One of the radiologists came straight along and collected me with a smile (this so makes a difference) and put me in a little room with the gown, the strange dinner-lady hat and little blue slippers.  She came back and injected me with the catheter which didn't hurt much, considering how tense I was.  She was just so nice and showed that she was familiar with my case, saying, okay, we'll inject you on the right not the left and we'll use a small needle this time as your veins are so bad.

Then into the machine and another person also puts me into position.  I must admit the tunnel was a bit tighter than I'd been used to.  I don't think I'd put on that much weight!  I had my ball to press  to stop the world if I wanted to get off in one hand and a large pair of headphones playing jazz were put on my ears.  I think this is the first time I remember listening to music during an MRI.  I used my friend's trick and tried to count backwards from 500.  I didn't even get to 400 and it was over.  Lots of unpleasant noise and a cold trickling feeling when the liquid was injected, but I'm used to that and it was ok.  I kept my eyes firmly closed during the exam as I didn't want to realise how hemmed into a little tunnel I was.  I think if I'd have opened them, I would have freaked out and got all claustrophobic.  Some things are better left unseen.

It was finally over and I was helped out.  My needle entry point had bled a lot and the machine was quite bloody, as was my arm, but honestly I didn't feel it.
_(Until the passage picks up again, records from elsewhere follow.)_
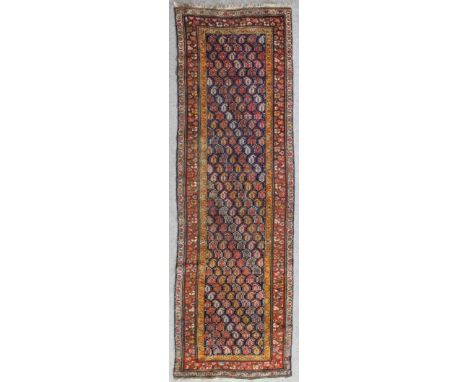 An antique Caucasian runner woven in colours with endless boteh repeats on a dark blue ground within stylized floral three st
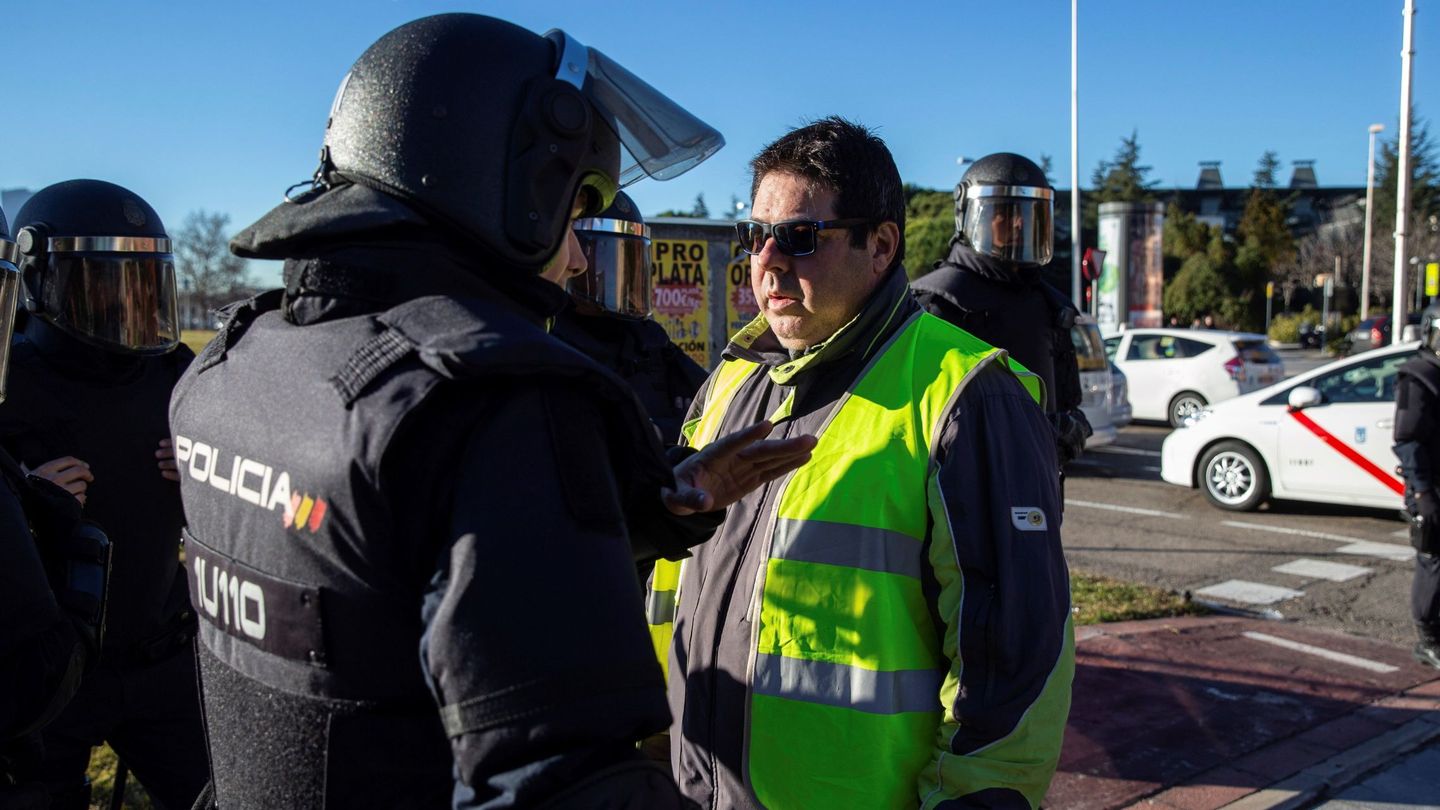 Un grupo de taxistas son bloqueados por las fuerzas de seguridad ante el intento de bloquear la M-40 en Madrid, en Ifema. (EFE)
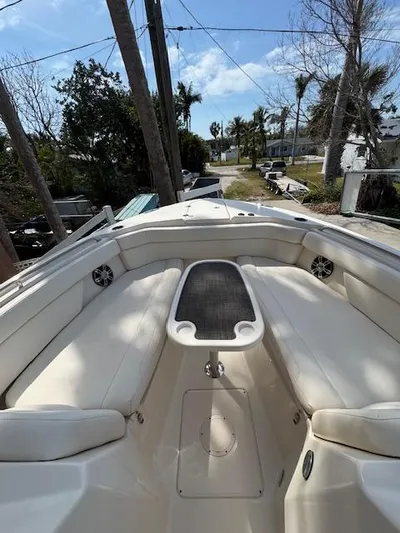  Yacht Photos Pics 2017 Grady-White Freedom 285 boat interior with white seating and table, outdoor setting.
Then the wait..........if you remember, dear reader (and you are a dear reader bothering to read this), I needed to do a biopsy if the breast (s) was classified as ACR3.  The glamourous head radiologist - you can tell the one in charge, they don't wear white coats, and this one was wearing Chanel, called me into her office.  We sat down and she showed me the results on the screen.  She told me she'd betted her colleagues that I had been operated on the right hand side too.  I explained that they'd done a drastic reduction at the same time as the left and under the nipple is a large bruise, which feels like a ball.  She said 'ha, voila!  I knew it!'  She showed me the ball and the scar tissue on that side.

And then she announced the good news I had not even imagined I'd get: she was classifying both breasts as ACR2 because she could not see any  reason to do a biopsy, nothing suspicious, only scar tissue.  I had NOT expected this.  I had not expected to be able to walk out without the biopsy and the waiting afterwards for the results.  I really had not expected this.  I was thrilled and once I was outside I burst into tears and my legs went all wobbly.



I really feel like I can start to move on now.  Enough with this tense, uncertain time.  My next test is July for my annual mammo.  I have been strung up tight for months and months.  I hadn't realised how bad I was, but started to when I didn't want to leave the house except for work and when I realised that I had been stuffing my face with crisps and cake, to ease the pain.  And crying at the drop of a hat.

I can move on now!  Do you hear that, world?  I'm going to dare to bring up reconstruction again at the next appointment, but for the moment, I want to move on with less stress and sadness in my life.

Tis a terrible thing, this cancer thing.  You think you're out of the woods, but then you're not and if anything goes wrong again, the stakes are very very high - higher than they were in the first place really.

I'm gonna have a rest from thinking about this now.  Dear husband has been feeling my pain, but not helped me because I don't think he knows how to and he's so caught up in his own work mess.  But I could hear the relief when I told him.  He's brought a bottle to celebrate tonight, which is kind.

And my few friends that I've shared this new challenge with, thank you to you for listening and being there and sending me texts and emails and Watsapps.  Your continued kindness and thoughtfulness is very much appreciated.  And by the way, if any medical professional is reading this - see how far a smile and a bit of kindness and calm can do to help your patient.  It worked a treat today.